Dates: September 23 - October 2
Time: 7:00 pm and 2:00 pm (September 25 and October 2)
Location: The Pilot on Navigation
5102 Navigation Boulevard, 77011
Tickets: $12 presale/$15 at-the-door/$6 kids and seniors
For tickets and more information, click here.
Amatol Productions is bringing their first interdisciplinary theater production to The Pilot on Navigation. This one-act sci-fi comedy titled, Space Junk: Do People Dream of Electric Children?, bills itself as the world's first drone play.
SPACE JUNK utilizes drone technology to create a new form of puppeteering. In this play, there are no actors on stage. Instead, local artists act as puppeteers by operating the drones while unseen voice actors (Stephanie Saint Sanchez, Koomah, and Sondee Weiss) bring the dialogue to life. This is further enhanced by the use of video projection and the live streaming of footage from the cameras integrated into the drone actors.

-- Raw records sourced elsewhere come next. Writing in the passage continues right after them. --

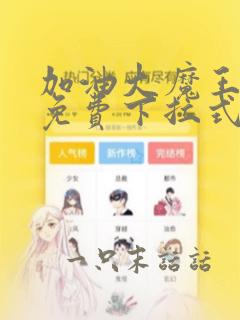 加油大魔王漫画免费下拉式快看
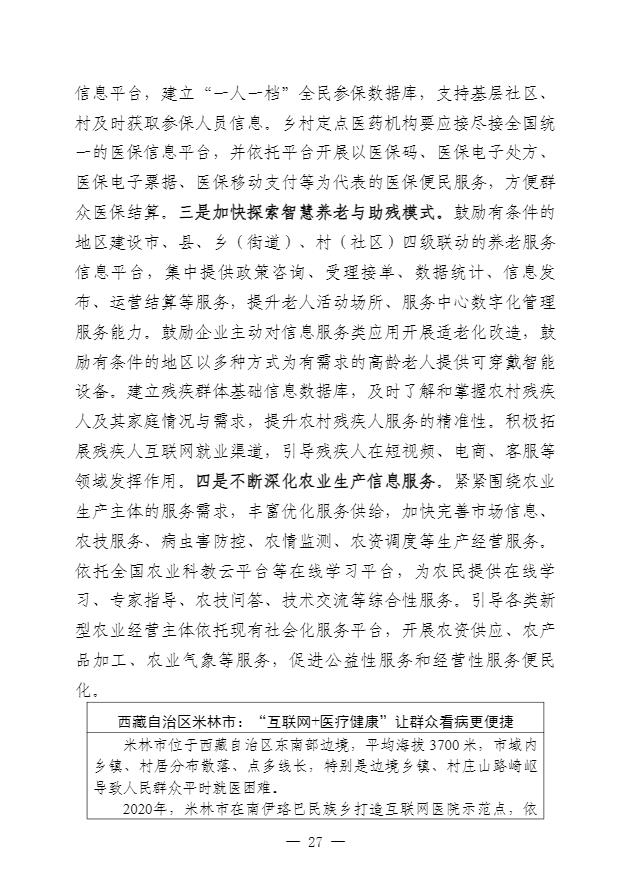 360截图20240516110647184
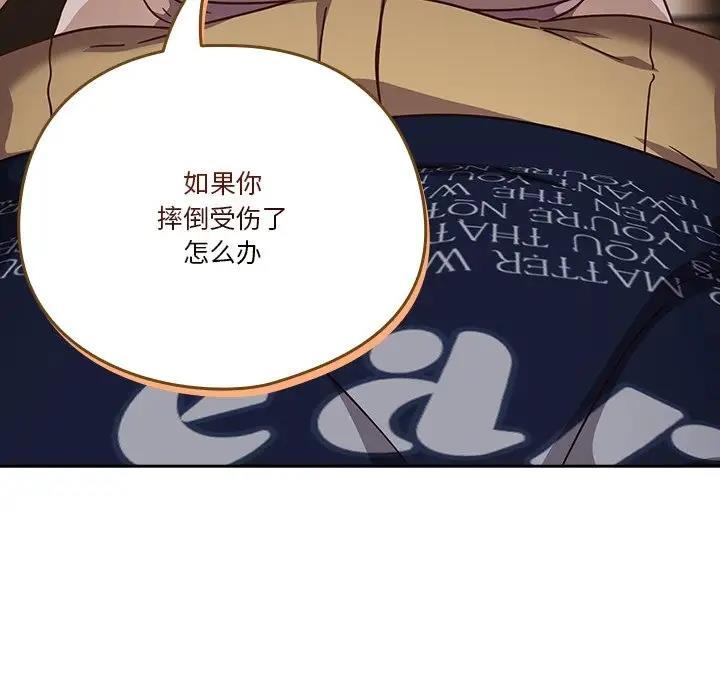 70P - 天降美差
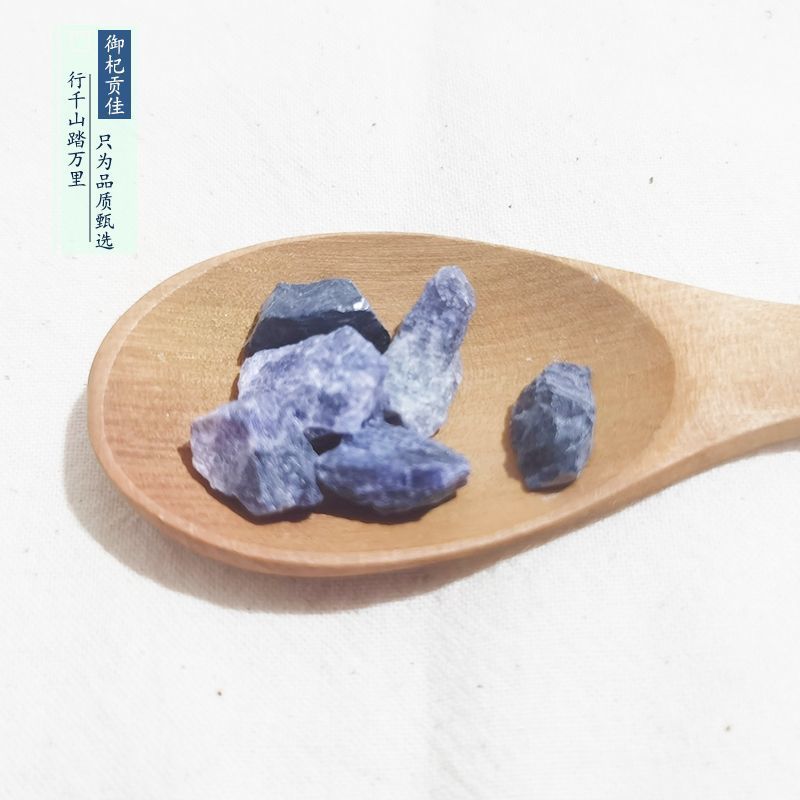 紫石英中药材大全正品紫英石萤石紫萤石天然正宗紫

Mel Petersen was awarded a 2015 Idea Fund grant to create 'SPACE JUNK'. “I really love working with drones and I kept thinking it would be really cool to use the drones as actors in a live production. Stephanie and Koomah, directed me to the Idea Fund. The Idea Fund selected the SPACE JUNK project as one of twelve 2015 grantees."
As a 2015 Idea Fund grantee, Mel Petersen and the SPACE JUNK production team had 1 year to complete their vision by writing a script, training drone puppeteers, building a set, filming additional footage, and presenting a final production to the public.
“Stephanie, Koomah, and I wrote the play based on our love of kitschy B-movies from the 50's and 60's as well as several sci-fi TV classics. Yes, it’s a comedy, but it’s kind of a coming of age story too. We explore what makes us human; how do we define identity and how does gender play into that,” said Mel Petersen. “We wanted to do some social commentary, but we wanted to keep it fun for audiences. We felt a science fiction comedy would be the best medium for that.”
Space Junk: Do People Dream of Electric Children? - the world’s first drone play, is a treatise on man’s dependence on technology and technology’s dependence on man. The crews of the space armada are long since dead, but the simulations of the final disaster continue to run in order to learn how to protect the next human crew… once a new crew is found. Only, it’s been 100 years and there’s been no sign of human life. The drones are getting restless.